Maris Gillette, Professor, School of Global Studies, University of Gothenburg
Conceptualizing Industrial Heritage: The View from China
When China's former state and collective enterprises failed to privatize successfully in the early 2000s, millions of former workers lost their jobs, industrial sites and machinery turned into obsolescent eyesores, and a state-driven, centralized modernization project became unwanted history. After artists and designers in Shanghai and Beijing took over a few former factories for creative purposes, government officials in some cities realized that deindustrialized sites could be a resource for redevelopment, and the central government began creating policies to promote industrial heritage. Previous ethnographers of industrial heritage have used concepts such as performance, scar, and ruination to theorize heritage-making in deindustrialized places. Here I draw on examples from China, particularly Jingdezhen, to suggest that industrial heritage processes be understood as metaphoric and metonymic processes of gentrification.

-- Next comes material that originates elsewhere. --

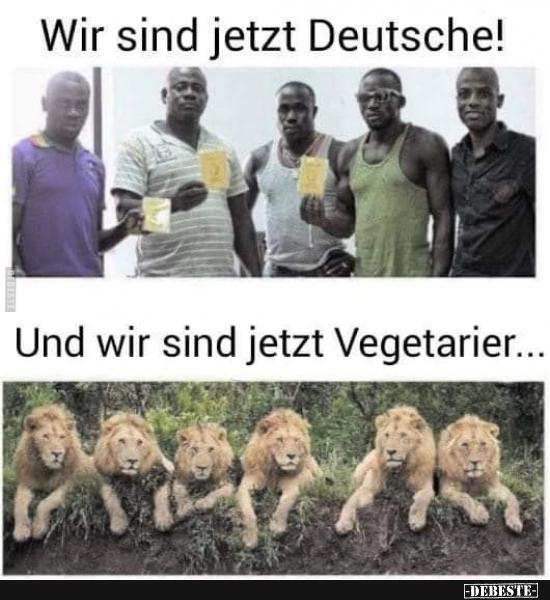 Funny Bilder Deutsch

Maris Boyd Gillette is a social anthropologist and filmmaker whose research explores how capitalist processes affect group identities, material culture, and economic practices. She has studied porcelain workers and entrepreneurs in Jingdezhen, southeast China (China’s Porcelain Capital: The Rise, Fall, and Reinvention of Ceramics in Jingdezhen, Bloomsbury 2016), Chinese Muslims in Xi’an, northwest China (Between Mecca and Beijing: Modernization and Consumption Among Urban Chinese Muslims, Stanford 2000), and urban neighborhoods in the midwestern and eastern United States. Gillette works regularly with museums on exhibitions, public history, and educational initiatives, including the Campbell House Museum, the Philadelphia Museum of Art, the St Louis Art Museum, and the Missouri History Museum. She has participated in several community engagement initiatives, including the community history and digital media project Muslim Voices of Philadelphia, for which she received a Courage in Media Award from the Council on American Islamic Relations in 2012. She is Professor of Social Anthropology, School of Global Studies, the University of Gothenburg.